Look carefully: Is this really whole wheat?

Not every dark or grain-containing bread is also wholemeal bread. From a purely visual point of view, the content of baked goods can not always be clearly concluded. Therefore, the German Nutrition Society (DGE) advises to look closely. The term "wholegrain" is protected by law. Products with this label must contain at least 90 percent whole wheat flour or meal.

"Sometimes bakery products are also darkened," says Monika Bischoff, a nutritionist at the Center for Nutritional Medicine and Prevention at the Barmherzige Brüder hospital in Munich. Many customers think that dark bread is automatically healthier - that's the manufacturer's idea.

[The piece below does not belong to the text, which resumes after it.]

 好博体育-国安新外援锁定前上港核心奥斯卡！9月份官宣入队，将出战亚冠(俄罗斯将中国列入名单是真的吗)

Malt extract or sugar beet syrup on the content list may be an indication of such tricks. Also, not every roll to stick on the kernels on top, is automatically a wholemeal roll.

So if you look at the list of contents, you can not be deceived. The guidelines of the German food book for bread and biscuits specify which composition may be designated as multigrain. A multigrain product is a mixture of at least three types of flour. However, each variety contained must be represented with at least five percent.

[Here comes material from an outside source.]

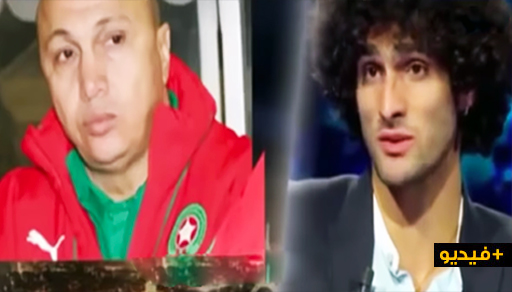 فلايني: المدرب فتحي جمال قالي ما عندكش فورمة المنتخب المغربي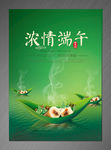 端午海报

The name Dreikorn contains three different types of grain according to the name. Another distinction is the mixed bread. Rye mixed bread, for example, consists of at least 50 percent and a maximum of 90 percent rye flour and at least one other cereal.

The right grain for diseases

The DGE recommends using as many as possible whole grains in its ten nutritional rules. These can reduce the risk of diseases such as type 2 diabetes, lipid metabolism disorders, colon cancer and cardiovascular diseases. The recommended minimum amount is 30 grams of fiber per day. That's about four slices of wholewheat bread. Anyone who eats 90 grams of whole grains a day reduces the risk of developing coronary heart disease by 19 percent. The risk of cancer can also be reduced by eating whole grains instead of white flour products.

more on the subject

WholegrainJe more, the better?

The intestinal flora of humans needs fiber, says Monika Bischoff. "Especially the oats, which are very valuable." These are the beta-glucans that can lower cholesterol. " But in wholegrain, of course, many more minerals are included - just like B vitamins, iron, zinc, magnesium and phytochemicals, says Bischoff.

Gluten is not evil per se

A common myth is that spelled is healthier than wheat. "Some people who think they can not tolerate wheat say: Spelled is better," says nutritionist Stephan Bischoff from the University of Hohenheim. That was scientifically but not yet substantiated.

Particularly glaring is gluten, the gluten, which contains grains such as wheat, spelled, rye and barley. According to interest groups, every 20th in Germany suffers from glutensensitivity - eating gluten-free is in vogue. "There is only one group that has to do without gluten," says Monika Bischoff. "These are celiac disease patients." Celiac disease is an autoimmune disease in which the small intestinal mucosa becomes inflamed in response to gluten. In addition, there is a so-called wheat allergy and a gluten intolerance, the cause of which, however, is not fully understood.

However, anyone who feeds gluten-free for no reason does not necessarily do any good. For example, significant digestive problems can arise because less fiber is available to the body.